Medical Bodies Respond to Medicare Rebate Changes

By Petrina Smith
Tuesday, 13 January, 2015


Changes to the Medicare rebate, which come into effect on January 19, could see Australia face a crisis similar to that gripping the British health system, according to AMA vice president Dr Stephen Parnis.
Dr Parnis said thousands of patients in Britain are being forced to wait up to 12 hours for emergency care and hospitals are urging people with non-life threatening illnesses to stay away. Australians could experience the same "unless the Federal Government reverses course and ends its attack on general practice".
The changes, unveiled two weeks before Christmas, include a $20 cut to the Medicare rebate for GP Level B consultations lasting less than 10 minutes, from $37.05 to $16.95.
In addition, the Government plans a further $5 cut to GP rebates from 1 July, on top of a near-six year freeze on Medicare rebate indexation.
“If people can’t get in to see their GP, they will often end up at hospital, increasing to the pressure on already-strained emergency departments and greatly adding to the Government’s health bill,” Dr Parnis said.
“As the UK experience shows, when governments cut investment in primary health care, it means more people end up going to hospital, they are sicker, and they are much more expensive to treat,” he said. “We must not go down this path.”
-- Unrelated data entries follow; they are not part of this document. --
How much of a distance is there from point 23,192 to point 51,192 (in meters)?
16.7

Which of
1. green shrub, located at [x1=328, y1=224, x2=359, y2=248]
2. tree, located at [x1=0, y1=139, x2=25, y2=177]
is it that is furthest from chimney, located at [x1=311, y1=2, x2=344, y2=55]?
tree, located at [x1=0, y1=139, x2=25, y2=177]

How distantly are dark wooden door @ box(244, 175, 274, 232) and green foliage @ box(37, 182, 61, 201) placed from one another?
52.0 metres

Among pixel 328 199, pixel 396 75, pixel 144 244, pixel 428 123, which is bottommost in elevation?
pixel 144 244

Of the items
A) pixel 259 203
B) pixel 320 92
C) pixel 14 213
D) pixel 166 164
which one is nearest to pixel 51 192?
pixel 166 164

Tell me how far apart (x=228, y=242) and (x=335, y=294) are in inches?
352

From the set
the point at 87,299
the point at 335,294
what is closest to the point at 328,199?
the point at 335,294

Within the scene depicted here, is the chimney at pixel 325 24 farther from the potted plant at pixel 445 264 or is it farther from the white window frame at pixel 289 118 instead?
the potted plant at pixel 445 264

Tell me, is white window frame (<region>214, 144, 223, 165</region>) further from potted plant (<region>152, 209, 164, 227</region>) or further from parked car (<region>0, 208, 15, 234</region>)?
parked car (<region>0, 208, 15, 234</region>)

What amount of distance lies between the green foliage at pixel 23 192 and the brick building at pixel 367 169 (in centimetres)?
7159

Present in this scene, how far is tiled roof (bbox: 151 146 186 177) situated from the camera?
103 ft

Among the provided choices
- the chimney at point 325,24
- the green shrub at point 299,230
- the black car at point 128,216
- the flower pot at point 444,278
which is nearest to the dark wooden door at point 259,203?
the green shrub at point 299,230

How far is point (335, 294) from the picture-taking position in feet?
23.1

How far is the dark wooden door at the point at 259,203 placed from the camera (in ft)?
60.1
National President of the Doctors Reform Society (DRS) Dr Con Costa says the Medicare changes are seeing doctors threatening to walk about from bulk billing.
"We estimate patient out of pocket cost for seeing a GP for a six to 10 minute consultation (which is often the most common consultation time spent with the GP) - which is privately billed at $75 if doctor does not bulk bill, will rise to around $60! "Doctors are now worried that they cant afford to keep bulk billing for a six to 10 minute consultation and many of our patients will not be able to afford the private charges - and that some will simply go without and could even die because of loss of access to bulk billing.
"It is folly to keep people away from the low cost end of the health system, and will make the system less sustainable, said Dr Costa.
"We call on the new Health Minister to cancel her holiday and act before Medicare is destroyed. "The DRS also calls on the new Health Minister to show evidence that the changes will not lead to widespread loss of bulk billing and drive more people to access GP type care inappropriately - from the ED of public hospitals or, worse still, simply go without."